In the broadest, most general breakdown, and in my opinion only
Millennials are super tech savvy, have precious few interpersonal or telephone skills, and if a task can’t be done online, then it can’t be done well or at all. To attract and communicate with this type of customer, keep your web content fresh, mobile friendly, and not overtly educational. Utilize eye-catching visuals, and make it possible for them to contact you via email or even via text message or Facebook Messenger with their questions. This way, no actual human interaction needs to happen until absolutely necessary. (Yeah, I don’t get it either…)
Gen X-ers are reaching an age when they might like to have someone else take care of them for a change. They are not quick to give you their trust, but once earned, they are fiercely loyal. They have some computer skills, but still reach for the phone if they can’t find what they need online. To attract and communicate with this type of customer, write educational blogs for your website that focus on situations they will encounter in their daily lives – messes grandkids make, pet damage, money/time saving maintenance. Employ someone to answer the phone who is well-versed in what you do, who will be clear and concise when answering their questions.

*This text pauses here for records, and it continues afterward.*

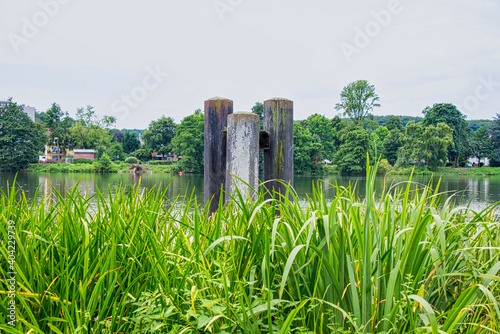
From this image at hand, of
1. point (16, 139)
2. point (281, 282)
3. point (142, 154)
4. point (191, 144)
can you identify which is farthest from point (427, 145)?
point (16, 139)

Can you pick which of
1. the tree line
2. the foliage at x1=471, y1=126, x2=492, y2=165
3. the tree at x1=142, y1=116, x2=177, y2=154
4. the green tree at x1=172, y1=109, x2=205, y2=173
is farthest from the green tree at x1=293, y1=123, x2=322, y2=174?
the tree at x1=142, y1=116, x2=177, y2=154

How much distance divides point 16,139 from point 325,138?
4975cm

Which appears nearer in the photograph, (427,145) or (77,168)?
(427,145)

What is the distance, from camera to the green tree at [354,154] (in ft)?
159

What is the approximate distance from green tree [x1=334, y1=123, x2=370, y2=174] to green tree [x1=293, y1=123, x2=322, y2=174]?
10.6 feet

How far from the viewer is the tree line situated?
159 ft

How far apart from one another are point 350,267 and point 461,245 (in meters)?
0.71

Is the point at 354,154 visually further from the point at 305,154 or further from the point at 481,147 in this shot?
the point at 481,147

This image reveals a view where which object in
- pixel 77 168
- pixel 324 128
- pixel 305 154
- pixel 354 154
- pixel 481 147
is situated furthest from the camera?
pixel 324 128

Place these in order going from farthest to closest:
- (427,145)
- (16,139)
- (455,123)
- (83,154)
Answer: (83,154) → (455,123) → (16,139) → (427,145)

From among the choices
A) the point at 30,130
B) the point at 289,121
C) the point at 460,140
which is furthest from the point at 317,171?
the point at 289,121

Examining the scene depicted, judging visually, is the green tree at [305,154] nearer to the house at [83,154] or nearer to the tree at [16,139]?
the tree at [16,139]

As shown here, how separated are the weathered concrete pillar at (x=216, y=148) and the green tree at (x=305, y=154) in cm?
4325

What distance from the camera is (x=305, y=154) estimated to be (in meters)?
47.9
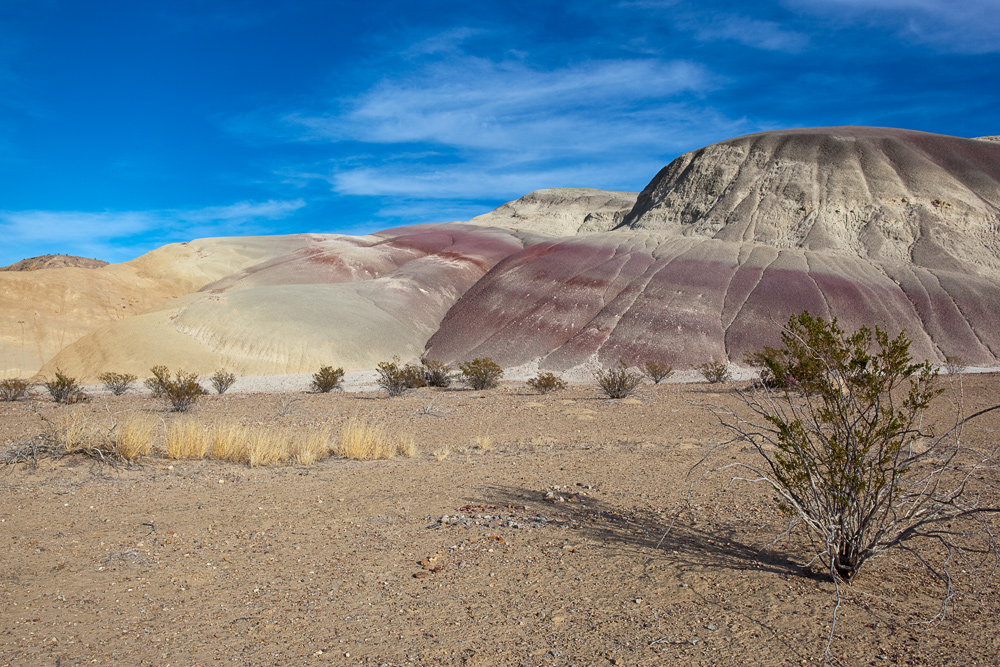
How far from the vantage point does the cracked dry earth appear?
3914 millimetres

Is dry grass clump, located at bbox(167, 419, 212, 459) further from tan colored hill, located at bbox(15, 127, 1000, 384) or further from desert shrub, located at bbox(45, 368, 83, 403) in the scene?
tan colored hill, located at bbox(15, 127, 1000, 384)

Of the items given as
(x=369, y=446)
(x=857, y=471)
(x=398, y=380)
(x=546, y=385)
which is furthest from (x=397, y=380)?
(x=857, y=471)

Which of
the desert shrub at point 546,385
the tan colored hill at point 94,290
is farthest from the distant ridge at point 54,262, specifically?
the desert shrub at point 546,385

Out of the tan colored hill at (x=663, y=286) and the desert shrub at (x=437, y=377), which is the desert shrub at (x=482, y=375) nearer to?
the desert shrub at (x=437, y=377)

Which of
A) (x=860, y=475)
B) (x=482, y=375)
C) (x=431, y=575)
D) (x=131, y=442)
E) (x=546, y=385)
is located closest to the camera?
(x=860, y=475)

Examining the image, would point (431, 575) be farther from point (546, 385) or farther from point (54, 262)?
point (54, 262)

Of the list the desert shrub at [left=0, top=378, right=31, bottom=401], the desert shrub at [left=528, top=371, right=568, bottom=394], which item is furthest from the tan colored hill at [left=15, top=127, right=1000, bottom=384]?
the desert shrub at [left=0, top=378, right=31, bottom=401]

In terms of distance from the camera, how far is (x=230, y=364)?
32.9 m

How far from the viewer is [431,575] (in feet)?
16.6

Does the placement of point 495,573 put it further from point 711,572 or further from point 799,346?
point 799,346

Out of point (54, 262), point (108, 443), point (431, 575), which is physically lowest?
point (431, 575)

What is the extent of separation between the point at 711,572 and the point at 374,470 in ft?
16.8

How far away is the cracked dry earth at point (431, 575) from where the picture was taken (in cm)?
391

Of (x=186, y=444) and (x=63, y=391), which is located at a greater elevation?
(x=63, y=391)
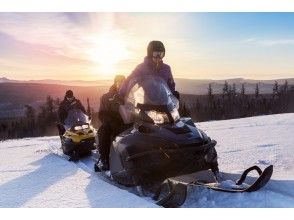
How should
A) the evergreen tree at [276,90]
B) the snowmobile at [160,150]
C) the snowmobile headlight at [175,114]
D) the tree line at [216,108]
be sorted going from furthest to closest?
the evergreen tree at [276,90] < the tree line at [216,108] < the snowmobile headlight at [175,114] < the snowmobile at [160,150]

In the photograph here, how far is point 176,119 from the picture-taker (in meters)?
5.64

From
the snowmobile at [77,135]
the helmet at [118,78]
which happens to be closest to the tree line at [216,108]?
the snowmobile at [77,135]

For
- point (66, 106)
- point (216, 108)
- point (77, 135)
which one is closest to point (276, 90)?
point (216, 108)

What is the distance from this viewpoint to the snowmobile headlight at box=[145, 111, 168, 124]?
548 cm

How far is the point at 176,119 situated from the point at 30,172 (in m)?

Baby Boomers are less likely to consult Google for the answers they need. Using my own Mom as an example, her standard order of operations is to 1) ask me, 2) ask my sister, 3) consult the phone book, 4) mayyyyyybe look it up online after a few tries elsewhere. Sometimes she forgets the questions she wants to ask, sometimes she has too many questions. To attract and communicate with this type of customer, be sure that the person answering the phone has enough time and patience to draw the customer out. Some of the best customer trust and loyalty is built through conversation. If you are frustrated or rushing them off the phone, you’ll lose them. Consider keeping that Yellow Pages ad.